RIYADH - Saudi Arabia has started selling its triple-tranche benchmark sized Islamic bonds, or sukuk, with tenors of 3, 6 and 10 years, fixed-income news service IFR reported on Tuesday.

Initial guidance has been placed around 85 basis points over U.S. Treasuries for the three-year sukuk, 100 bps over UST for the 6-year portion, and 110 bps for the 10-year tranche, said IFR.

Benchmark-sized is typically understood to mean at least $500 million. Pricing is expected on Tuesday.

The kingdom, the world's top oil exporter, is facing a projected budget deficit of 79 billion riyals this year amid lower oil revenue and increased spending to bolster non-oil growth and meet objectives of its Vision 2030 economic transformation plan.

On Friday, ratings agency Moody's upgraded Saudi Arabia's local and foreign currency rating to Aa1 from Aa2, citing increased predictability of the government's decision-making processes affecting the private sector.

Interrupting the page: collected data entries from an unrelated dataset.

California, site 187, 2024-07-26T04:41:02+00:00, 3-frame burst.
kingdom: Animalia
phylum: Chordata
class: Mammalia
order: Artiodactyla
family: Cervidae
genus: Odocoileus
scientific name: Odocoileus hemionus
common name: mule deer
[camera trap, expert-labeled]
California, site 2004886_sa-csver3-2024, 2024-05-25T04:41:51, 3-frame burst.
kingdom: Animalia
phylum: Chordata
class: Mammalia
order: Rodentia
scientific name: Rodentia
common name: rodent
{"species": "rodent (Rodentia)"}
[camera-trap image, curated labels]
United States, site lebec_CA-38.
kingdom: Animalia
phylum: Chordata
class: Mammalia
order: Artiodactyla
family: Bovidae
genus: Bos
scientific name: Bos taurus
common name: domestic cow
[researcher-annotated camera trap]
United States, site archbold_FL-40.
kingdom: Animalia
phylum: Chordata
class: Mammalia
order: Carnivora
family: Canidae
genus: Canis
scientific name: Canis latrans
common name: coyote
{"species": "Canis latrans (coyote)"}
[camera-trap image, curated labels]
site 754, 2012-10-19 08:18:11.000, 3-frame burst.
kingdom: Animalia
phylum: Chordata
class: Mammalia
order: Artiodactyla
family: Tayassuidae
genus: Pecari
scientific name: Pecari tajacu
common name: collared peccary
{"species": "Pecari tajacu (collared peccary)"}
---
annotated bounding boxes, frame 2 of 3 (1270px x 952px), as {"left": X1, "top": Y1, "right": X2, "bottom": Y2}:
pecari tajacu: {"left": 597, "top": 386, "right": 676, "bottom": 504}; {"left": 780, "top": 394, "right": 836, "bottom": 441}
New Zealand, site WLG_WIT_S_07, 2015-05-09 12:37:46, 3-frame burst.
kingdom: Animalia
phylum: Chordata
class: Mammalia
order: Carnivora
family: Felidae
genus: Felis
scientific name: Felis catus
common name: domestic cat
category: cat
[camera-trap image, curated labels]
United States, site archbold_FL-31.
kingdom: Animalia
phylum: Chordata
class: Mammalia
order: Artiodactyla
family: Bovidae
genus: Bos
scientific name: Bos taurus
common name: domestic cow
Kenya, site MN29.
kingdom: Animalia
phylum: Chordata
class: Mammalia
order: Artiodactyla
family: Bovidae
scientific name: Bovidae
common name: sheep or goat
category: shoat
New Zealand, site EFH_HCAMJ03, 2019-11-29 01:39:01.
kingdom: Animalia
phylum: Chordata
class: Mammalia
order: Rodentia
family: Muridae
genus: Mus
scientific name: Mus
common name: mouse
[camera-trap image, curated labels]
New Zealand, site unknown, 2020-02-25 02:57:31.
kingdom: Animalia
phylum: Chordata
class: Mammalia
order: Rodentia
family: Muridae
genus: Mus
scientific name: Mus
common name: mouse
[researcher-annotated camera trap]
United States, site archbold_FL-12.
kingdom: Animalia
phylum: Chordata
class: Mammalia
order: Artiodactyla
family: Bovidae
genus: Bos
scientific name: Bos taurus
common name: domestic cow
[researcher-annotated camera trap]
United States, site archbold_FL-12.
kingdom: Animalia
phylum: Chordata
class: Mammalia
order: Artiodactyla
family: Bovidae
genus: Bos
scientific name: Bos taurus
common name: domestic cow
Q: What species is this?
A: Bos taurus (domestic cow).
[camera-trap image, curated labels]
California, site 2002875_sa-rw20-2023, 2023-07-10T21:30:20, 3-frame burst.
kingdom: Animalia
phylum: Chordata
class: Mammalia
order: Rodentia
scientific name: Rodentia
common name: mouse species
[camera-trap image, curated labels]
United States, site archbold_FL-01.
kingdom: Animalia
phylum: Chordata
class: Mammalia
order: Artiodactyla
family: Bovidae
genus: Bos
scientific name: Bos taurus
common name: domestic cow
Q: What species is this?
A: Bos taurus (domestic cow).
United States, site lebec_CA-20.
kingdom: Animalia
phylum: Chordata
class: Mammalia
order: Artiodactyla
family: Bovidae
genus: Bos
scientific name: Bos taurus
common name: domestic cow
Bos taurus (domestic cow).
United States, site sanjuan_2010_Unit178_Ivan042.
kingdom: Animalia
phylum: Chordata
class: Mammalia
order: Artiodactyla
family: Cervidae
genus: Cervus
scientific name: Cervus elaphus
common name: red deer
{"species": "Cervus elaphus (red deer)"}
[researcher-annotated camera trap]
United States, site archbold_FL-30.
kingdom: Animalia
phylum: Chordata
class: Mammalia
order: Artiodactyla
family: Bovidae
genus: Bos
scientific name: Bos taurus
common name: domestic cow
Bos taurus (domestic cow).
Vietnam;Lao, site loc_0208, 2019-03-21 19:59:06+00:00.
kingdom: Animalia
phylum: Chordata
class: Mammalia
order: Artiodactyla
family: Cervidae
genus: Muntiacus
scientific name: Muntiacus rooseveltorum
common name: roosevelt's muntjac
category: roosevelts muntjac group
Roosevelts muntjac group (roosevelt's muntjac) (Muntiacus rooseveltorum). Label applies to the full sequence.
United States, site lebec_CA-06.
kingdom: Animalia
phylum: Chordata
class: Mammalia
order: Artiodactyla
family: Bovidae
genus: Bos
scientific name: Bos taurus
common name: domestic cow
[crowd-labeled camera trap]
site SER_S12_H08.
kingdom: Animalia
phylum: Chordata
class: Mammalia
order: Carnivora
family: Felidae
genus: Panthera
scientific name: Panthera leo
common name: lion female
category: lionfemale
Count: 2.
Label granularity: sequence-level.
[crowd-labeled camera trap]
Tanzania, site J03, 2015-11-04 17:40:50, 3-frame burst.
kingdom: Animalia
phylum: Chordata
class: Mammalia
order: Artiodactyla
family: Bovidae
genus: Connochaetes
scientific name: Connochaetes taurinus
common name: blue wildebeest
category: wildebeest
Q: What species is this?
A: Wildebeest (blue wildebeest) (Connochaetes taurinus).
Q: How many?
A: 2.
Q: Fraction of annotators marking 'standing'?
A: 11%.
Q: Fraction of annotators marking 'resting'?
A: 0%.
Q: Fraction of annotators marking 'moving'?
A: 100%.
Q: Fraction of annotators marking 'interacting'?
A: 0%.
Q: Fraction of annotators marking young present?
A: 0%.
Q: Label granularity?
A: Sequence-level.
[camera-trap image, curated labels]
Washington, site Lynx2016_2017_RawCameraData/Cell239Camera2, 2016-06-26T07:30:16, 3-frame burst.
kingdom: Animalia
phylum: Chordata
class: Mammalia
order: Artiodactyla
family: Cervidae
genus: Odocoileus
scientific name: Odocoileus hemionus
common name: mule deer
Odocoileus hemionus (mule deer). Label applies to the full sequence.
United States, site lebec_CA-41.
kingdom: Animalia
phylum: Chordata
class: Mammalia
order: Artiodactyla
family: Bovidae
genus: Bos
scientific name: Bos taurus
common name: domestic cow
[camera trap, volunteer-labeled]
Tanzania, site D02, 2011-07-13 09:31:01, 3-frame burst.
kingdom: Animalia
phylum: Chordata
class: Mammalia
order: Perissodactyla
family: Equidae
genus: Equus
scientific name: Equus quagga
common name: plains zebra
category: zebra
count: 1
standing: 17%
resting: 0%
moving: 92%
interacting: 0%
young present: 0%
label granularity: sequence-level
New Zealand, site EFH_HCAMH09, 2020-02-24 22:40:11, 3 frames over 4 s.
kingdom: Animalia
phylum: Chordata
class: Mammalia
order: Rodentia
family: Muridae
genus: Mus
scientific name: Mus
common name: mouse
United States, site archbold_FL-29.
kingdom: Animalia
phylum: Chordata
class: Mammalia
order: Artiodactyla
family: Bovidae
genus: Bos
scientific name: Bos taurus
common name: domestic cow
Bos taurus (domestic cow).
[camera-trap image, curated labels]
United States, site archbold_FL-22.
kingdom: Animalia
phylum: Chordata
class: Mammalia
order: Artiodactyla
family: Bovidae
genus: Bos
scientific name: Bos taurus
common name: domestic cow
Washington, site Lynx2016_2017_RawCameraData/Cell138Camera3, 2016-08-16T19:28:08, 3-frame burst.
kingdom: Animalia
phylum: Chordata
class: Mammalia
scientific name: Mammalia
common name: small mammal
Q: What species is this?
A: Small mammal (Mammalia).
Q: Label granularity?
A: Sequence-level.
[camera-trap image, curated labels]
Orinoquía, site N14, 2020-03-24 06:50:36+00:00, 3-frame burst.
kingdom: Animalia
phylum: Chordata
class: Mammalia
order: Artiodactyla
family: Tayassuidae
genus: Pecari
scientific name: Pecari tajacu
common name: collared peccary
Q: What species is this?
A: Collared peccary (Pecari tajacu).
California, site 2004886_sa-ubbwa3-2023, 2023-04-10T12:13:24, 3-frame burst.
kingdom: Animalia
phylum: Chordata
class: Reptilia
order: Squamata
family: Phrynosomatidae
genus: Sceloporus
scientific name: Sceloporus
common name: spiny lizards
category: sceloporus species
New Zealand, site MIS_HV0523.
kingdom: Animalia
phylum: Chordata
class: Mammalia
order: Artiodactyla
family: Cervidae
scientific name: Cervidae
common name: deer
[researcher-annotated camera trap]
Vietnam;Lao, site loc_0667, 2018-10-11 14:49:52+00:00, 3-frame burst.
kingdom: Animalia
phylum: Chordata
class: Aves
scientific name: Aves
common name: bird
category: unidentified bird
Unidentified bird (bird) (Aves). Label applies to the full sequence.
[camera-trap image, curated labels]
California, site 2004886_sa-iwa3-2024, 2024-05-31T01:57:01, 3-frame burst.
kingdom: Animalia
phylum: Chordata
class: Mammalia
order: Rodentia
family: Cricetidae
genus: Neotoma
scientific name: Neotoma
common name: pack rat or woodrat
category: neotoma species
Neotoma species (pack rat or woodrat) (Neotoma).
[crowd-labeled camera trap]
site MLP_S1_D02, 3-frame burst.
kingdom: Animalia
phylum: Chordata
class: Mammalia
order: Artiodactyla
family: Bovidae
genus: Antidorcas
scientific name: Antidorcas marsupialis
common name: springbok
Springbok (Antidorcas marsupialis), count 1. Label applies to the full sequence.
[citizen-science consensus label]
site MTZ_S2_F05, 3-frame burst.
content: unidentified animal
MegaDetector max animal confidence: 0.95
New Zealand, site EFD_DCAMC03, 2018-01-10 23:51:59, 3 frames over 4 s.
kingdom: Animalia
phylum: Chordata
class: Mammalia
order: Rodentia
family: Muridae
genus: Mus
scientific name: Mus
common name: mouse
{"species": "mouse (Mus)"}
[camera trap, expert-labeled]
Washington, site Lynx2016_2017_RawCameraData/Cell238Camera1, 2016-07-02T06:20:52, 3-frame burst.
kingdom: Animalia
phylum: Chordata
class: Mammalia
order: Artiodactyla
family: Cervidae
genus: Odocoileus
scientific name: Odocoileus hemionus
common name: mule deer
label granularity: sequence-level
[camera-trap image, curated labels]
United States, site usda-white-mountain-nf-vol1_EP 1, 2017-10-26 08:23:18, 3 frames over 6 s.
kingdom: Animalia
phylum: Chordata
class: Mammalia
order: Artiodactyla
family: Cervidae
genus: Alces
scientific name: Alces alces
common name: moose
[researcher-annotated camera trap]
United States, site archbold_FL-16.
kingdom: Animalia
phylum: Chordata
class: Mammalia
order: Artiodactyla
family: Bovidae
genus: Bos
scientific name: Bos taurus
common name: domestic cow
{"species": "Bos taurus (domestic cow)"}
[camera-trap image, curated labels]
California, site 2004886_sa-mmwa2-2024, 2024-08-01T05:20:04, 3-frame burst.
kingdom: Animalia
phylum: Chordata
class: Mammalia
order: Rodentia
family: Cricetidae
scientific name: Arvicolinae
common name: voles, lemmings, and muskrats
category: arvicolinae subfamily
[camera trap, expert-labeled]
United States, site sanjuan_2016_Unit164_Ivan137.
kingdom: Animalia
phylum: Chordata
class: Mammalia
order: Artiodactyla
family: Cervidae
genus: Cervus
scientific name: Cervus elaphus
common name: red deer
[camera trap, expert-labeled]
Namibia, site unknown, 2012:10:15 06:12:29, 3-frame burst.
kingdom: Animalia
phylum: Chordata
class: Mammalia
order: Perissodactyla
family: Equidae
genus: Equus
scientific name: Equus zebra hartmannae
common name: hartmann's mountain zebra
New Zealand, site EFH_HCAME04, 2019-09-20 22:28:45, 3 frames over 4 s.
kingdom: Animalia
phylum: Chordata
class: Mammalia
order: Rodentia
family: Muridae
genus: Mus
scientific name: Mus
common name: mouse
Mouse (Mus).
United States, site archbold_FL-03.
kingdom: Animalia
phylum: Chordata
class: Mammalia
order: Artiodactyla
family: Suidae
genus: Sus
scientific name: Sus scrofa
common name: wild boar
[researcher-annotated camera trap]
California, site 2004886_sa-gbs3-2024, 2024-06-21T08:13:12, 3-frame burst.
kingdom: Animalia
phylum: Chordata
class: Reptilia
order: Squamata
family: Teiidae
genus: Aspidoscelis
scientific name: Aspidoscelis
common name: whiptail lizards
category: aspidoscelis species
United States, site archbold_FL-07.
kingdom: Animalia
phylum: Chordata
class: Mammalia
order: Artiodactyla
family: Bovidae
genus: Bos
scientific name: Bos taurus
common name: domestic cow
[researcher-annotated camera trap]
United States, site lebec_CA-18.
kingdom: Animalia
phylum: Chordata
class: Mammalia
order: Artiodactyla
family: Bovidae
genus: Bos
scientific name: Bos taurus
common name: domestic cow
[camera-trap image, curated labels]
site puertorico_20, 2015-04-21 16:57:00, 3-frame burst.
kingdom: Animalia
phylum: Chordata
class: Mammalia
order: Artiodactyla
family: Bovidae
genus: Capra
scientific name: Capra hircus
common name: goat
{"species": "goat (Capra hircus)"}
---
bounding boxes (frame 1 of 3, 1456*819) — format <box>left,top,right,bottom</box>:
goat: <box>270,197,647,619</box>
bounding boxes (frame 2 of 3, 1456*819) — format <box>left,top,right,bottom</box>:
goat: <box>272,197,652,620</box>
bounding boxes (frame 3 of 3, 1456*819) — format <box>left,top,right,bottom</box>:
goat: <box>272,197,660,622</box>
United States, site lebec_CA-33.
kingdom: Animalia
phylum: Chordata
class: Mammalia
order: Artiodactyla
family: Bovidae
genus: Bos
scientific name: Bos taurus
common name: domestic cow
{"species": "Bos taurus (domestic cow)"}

BNP Paribas, Citi and Goldman Sachs International have been appointed as global coordinators and joint bookrunners to manage the debt sale.

Aljazira Capital, HSBC Bank, JPMorgan and Standard Chartered have been selected as the passive joint lead managers and bookrunners on the offering, IFR said.

Saudi Arabia's last bond issue in January saw the kingdom issue $12 billion of dollar-denominated bonds.